Sorting Utility
(PERL application to sort text)
  The multilingual software applications developed at IIT Madras are built around a text representation which corresponds to syllables (aksharas). This coding scheme preserves the lexicographic ordering of the aksharas and conforms to the ordering specified for the vowels and consonants. The is a PERL program which may be used to sort text in a  .llf file. Such a file could be prepared using the Multilingual Editor or may even be generated electronically by indexing text files in Indian scripts. 

  The utility may be used to sort the words in the input file and generate a sorted version as output. It is assumes that the input file is made up of lines of text where each line has one or more words. The sorting is always from the first akshara of the first word. It is required that each line should start with an akshara and not a blank space for the sorting to work properly.

  To run the utility PERL must be available in the system. PERL is available for free and can be downloaded and installed on Microsoft Windows or Linux systems. The utility is invoked as

prompt> perl <input file>  <output file>

  where "prompt" is the command shell prompt. The utility is thus to be invoked only from a command shell and does not possess a graphical user interface. The input file and the output file names will have to be explicitly specified with the .llf extensions.

  A sample input file containing words in Tamil is available for checking out the utility. This file has been prepared using the multilingual editor.

Sorting isues specific to Indian languages/scripts

  There is some confusion about the correct lexicographic ordering of the vowels as seen from the ordering given in different dictionaries.

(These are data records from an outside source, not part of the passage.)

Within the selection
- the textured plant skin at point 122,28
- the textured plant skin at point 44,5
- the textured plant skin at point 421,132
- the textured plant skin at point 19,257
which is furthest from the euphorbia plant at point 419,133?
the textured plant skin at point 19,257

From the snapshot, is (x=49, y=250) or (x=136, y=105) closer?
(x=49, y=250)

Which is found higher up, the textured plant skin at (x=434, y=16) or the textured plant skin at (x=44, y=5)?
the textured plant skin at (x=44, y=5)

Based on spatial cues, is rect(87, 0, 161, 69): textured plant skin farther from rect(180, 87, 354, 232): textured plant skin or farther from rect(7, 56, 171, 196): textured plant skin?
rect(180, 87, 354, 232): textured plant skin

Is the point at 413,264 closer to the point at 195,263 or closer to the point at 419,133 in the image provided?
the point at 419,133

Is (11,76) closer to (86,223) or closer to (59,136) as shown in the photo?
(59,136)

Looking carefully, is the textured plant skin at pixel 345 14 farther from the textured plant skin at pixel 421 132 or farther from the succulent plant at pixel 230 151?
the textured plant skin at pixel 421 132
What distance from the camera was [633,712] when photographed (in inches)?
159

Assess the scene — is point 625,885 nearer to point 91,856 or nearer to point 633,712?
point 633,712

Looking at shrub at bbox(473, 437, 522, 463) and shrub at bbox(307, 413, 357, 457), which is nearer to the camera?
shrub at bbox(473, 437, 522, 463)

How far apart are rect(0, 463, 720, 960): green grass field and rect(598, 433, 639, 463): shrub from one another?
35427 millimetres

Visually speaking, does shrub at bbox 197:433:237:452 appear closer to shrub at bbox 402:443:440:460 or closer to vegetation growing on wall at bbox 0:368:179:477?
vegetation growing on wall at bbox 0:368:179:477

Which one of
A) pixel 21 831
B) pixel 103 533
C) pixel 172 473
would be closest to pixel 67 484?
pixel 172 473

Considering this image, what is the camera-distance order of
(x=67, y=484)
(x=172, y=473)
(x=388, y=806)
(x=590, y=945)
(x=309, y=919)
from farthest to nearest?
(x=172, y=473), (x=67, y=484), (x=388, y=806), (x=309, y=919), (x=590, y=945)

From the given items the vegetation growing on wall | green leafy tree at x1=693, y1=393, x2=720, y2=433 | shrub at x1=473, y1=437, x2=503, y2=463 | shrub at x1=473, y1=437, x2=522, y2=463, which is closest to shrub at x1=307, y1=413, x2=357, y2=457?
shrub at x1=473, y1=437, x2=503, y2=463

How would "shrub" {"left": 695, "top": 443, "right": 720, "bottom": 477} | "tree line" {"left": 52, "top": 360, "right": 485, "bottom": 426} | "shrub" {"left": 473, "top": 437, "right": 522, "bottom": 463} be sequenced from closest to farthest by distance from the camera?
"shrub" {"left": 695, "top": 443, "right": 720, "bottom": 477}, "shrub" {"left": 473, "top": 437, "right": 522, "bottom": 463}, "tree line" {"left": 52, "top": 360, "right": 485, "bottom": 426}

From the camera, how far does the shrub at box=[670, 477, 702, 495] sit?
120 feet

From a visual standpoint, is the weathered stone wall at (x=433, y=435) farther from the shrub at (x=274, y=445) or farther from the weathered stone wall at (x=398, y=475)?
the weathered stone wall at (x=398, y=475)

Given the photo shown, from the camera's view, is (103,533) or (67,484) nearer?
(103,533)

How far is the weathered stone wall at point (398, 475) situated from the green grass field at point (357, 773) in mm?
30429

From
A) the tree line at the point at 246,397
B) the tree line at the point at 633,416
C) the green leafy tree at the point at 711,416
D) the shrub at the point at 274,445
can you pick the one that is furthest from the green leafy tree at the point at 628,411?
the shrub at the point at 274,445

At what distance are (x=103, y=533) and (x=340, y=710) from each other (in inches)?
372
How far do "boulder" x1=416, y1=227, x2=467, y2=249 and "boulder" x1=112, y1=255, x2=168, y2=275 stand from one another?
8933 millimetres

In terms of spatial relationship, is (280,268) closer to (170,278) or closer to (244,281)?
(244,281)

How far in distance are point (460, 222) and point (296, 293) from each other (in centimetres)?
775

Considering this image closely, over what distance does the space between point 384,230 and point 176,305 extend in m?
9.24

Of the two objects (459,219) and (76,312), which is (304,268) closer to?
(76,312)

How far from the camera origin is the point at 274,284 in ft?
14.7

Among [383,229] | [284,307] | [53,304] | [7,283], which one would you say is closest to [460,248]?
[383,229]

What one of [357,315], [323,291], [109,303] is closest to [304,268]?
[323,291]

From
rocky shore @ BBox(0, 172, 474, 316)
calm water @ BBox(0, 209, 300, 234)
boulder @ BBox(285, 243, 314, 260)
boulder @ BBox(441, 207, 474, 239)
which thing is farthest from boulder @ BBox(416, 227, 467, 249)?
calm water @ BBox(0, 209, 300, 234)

  In some cases, the two support vowels "am" and "aha" are placed before the first vowel "a". The generic consonant (a consonant without a vowel) is sometimes placed ahead of its combinations with the vowels. As to which scheme is correct is a debatable issue. The IITM software places the support vowels at the end.  Please see the ordering shown below.

  The sort utility can help handle two different ways of ordering. Under normal operation the generic consonant comes at the end after its combinations with the vowels. By default the sort utility will assume this ordering and produce a corresponding output. If the generic consonant should be placed before (i.e., ahead of all the combinations with vowels) then the sort utility may be invoked with a special parameter to achieve this.

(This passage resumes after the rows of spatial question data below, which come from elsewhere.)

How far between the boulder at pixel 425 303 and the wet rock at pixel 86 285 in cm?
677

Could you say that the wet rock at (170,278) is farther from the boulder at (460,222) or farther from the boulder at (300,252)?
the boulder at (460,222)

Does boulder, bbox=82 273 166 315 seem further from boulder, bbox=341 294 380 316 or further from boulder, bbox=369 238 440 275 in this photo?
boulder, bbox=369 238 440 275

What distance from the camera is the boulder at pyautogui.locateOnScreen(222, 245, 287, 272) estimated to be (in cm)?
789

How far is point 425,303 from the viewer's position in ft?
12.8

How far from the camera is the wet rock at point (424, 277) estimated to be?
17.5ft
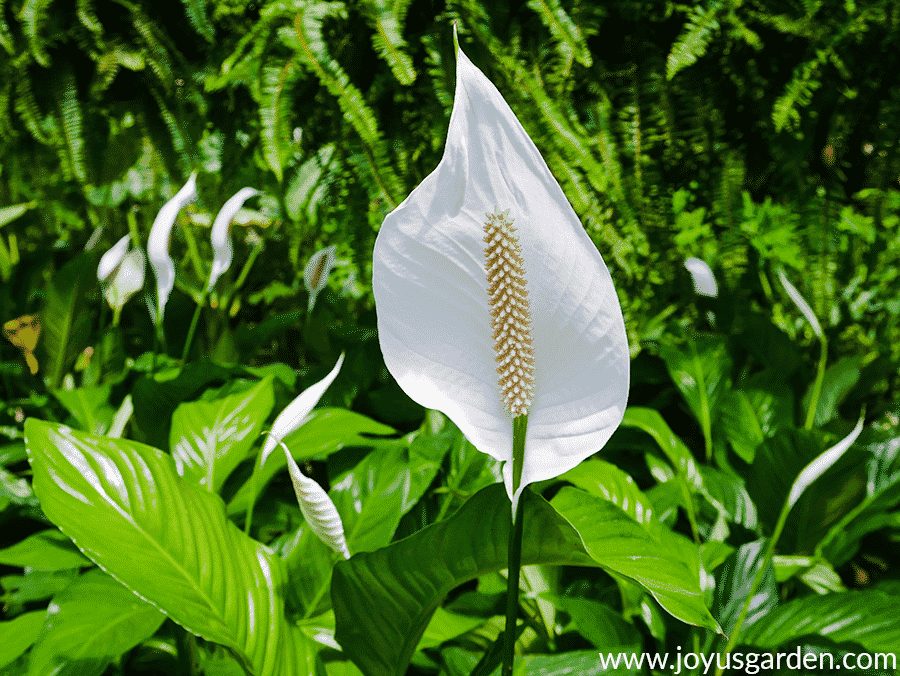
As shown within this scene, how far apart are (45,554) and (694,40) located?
47.7 inches

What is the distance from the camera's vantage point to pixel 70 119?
4.02ft

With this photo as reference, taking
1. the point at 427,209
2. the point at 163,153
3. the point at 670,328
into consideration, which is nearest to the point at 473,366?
the point at 427,209

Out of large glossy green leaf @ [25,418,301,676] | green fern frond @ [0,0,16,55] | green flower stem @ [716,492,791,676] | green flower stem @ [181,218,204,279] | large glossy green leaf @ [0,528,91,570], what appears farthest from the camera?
green flower stem @ [181,218,204,279]

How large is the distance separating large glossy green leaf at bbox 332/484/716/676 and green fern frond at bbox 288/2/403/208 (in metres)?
0.65

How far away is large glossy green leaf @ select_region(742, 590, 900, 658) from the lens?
66 centimetres

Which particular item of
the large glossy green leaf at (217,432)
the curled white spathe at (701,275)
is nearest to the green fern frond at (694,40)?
the curled white spathe at (701,275)

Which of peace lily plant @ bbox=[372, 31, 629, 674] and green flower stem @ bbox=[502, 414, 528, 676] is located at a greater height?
peace lily plant @ bbox=[372, 31, 629, 674]

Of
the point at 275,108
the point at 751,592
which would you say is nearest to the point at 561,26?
the point at 275,108

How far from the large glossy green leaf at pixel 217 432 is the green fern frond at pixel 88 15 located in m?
0.77

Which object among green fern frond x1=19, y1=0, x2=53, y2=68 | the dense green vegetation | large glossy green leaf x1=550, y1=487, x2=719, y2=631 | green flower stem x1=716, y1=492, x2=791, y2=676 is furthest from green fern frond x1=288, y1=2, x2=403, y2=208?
green flower stem x1=716, y1=492, x2=791, y2=676

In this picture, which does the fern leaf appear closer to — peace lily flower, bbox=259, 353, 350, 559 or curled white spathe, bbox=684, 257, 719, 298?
curled white spathe, bbox=684, 257, 719, 298

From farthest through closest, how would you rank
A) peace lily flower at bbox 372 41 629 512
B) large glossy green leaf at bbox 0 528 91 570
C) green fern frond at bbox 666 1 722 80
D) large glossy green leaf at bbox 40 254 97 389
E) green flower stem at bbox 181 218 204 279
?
green flower stem at bbox 181 218 204 279 < large glossy green leaf at bbox 40 254 97 389 < green fern frond at bbox 666 1 722 80 < large glossy green leaf at bbox 0 528 91 570 < peace lily flower at bbox 372 41 629 512

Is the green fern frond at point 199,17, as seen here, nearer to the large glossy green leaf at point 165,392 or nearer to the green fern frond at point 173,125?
the green fern frond at point 173,125

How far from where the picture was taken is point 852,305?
144cm
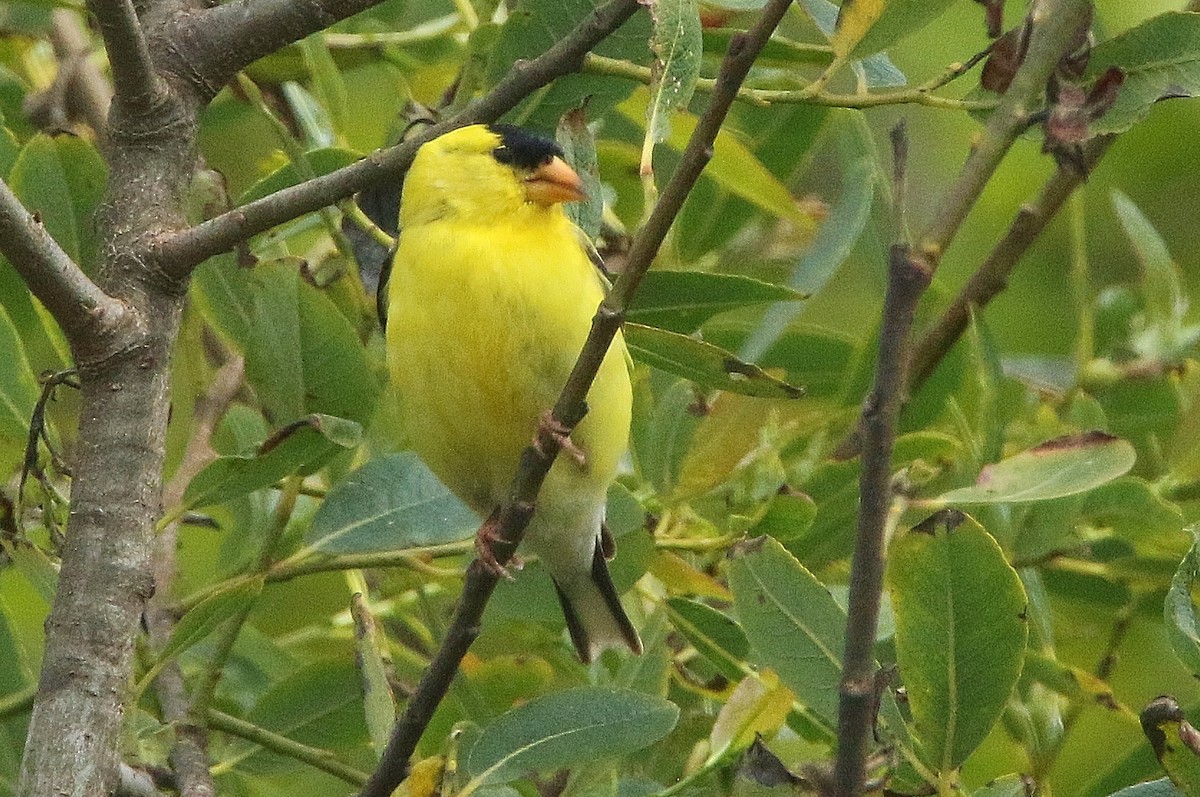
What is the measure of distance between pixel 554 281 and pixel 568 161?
0.27 m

prompt> perl  <input flle>  <output file> [rotate]

  The rotate directive tells the utility that the sorting must begin with the generic consonant and not its combination with "a". (Note: The square brackets should not be typed in with the command).

Points to remember

1. This utility may be used to sort words prepared using the IITM software applications such as the multilingual editor. It cannot be used as a general sort utility for plain ASCII text

2. You will require PERL to be available on your system to run the utility. The utility will work on Microsoft Windows systems as well as Linux.